Ni muerta se salva del juicio. Para la opinión pública bastan como prueba de culpabilidad tener cabello rubio, cuerpo curvilíneo y ropa de marca. Lavan las manos del feminicida.
Las mujeres atraídas por la vida ostentosa que ofrece el crimen organizado también son víctimas de feminicidio, y se pierde esa perspectiva entre las bolsas Louis Vuitton, los viajes y el maquillaje nude. Se convierten en muñecas desechables que los hombres “tunean” para ser usadas, deshumanizadas y cosificadas como un accesorio del poder. Después, cansados del mismo modelo, las descartan como un iPhone más.
Cuando la ropa Versace queda ensangrentada y el cuello luce moretes en vez de joyas, los dedos apuntan hacia ella. A nadie más. Queda exhibida como una mujer que vendió su vida a cambio de lujos, una incrédula que firmó su destino al aceptar esa tarjeta de crédito ilimitada.
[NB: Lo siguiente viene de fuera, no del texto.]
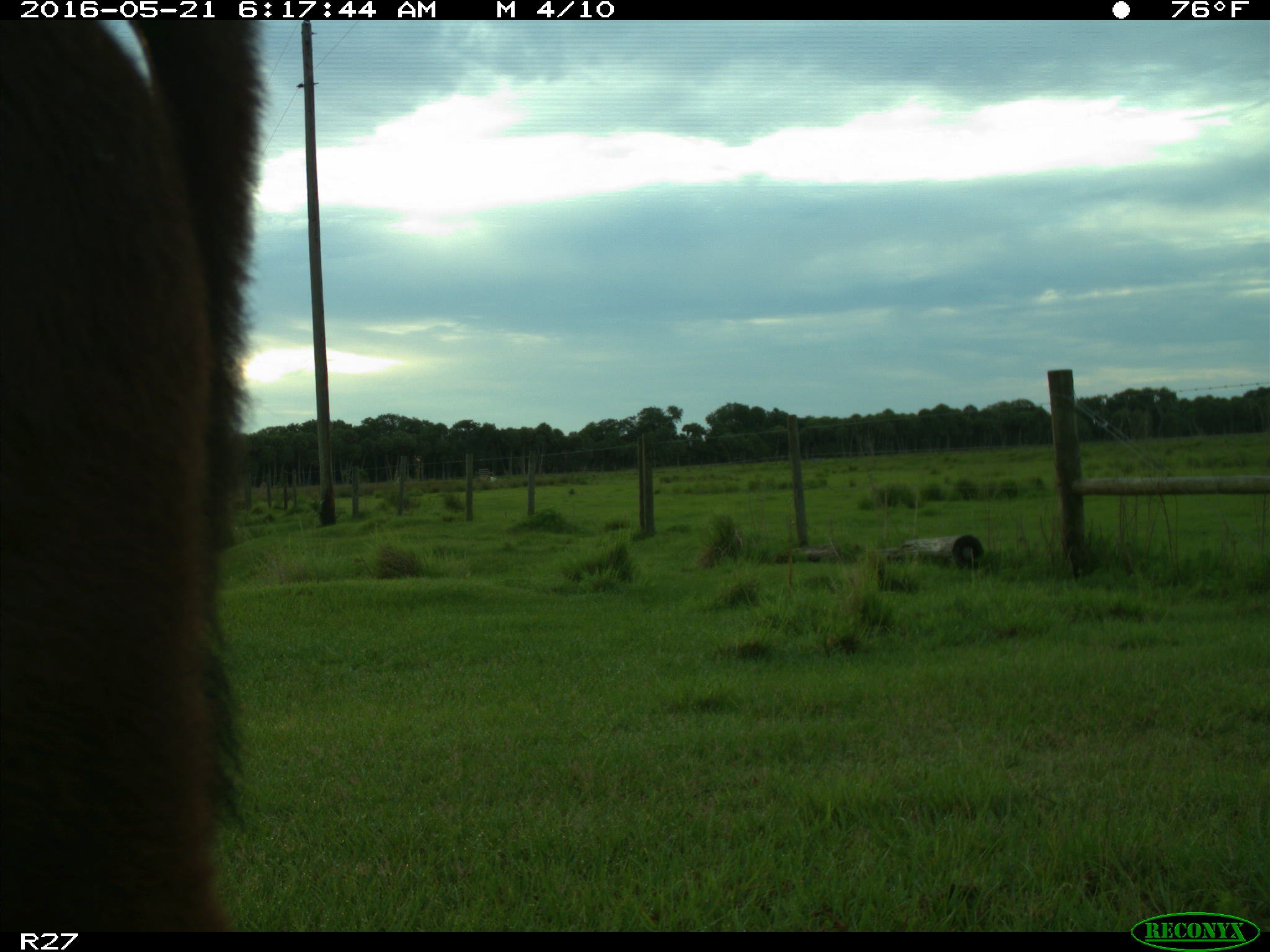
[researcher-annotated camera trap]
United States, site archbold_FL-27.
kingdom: Animalia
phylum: Chordata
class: Mammalia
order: Artiodactyla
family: Bovidae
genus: Bos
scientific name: Bos taurus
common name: domestic cow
Una visión corta para un panorama tan amplio y complejo. Un juicio inmediato con tan solo ver una fotografía de Instagram. Deciden ignorar el sistema de machismo, materialismo y narcocultura del que también son parte.
Ellas no tendrían miles de seguidores en redes sociales sin usuarios hambrientos de contenido superfluo para admirar o criticar. Quienes hoy las señalan de “novias trofeo” son los mismos que ayer deseaban tener una. Los mismos que compran un teléfono celular de alta gama a meses sin intereses por cuatro años para sentirse parte de un grupo social que lo rechaza.
Ellas son y fueron por lo que somos todos: una sociedad sumida en el consumismo, la violencia y el cinismo, que se lava las manos cuando la suciedad queda al descubierto y apunta a la víctima que yace en el suelo incapaz de defenderse.
Ellas, virales ahora por la nota roja, quedan marcadas por el estigma y su nombre manchado; juzgadas y desechadas por el mismo entorno que las creó. Y ellos, los agresores, se quedan con las manos limpias, enjabonadas y secadas por una sociedad patriarcal y sin vergüenza que se resiste a mirarse a sí misma.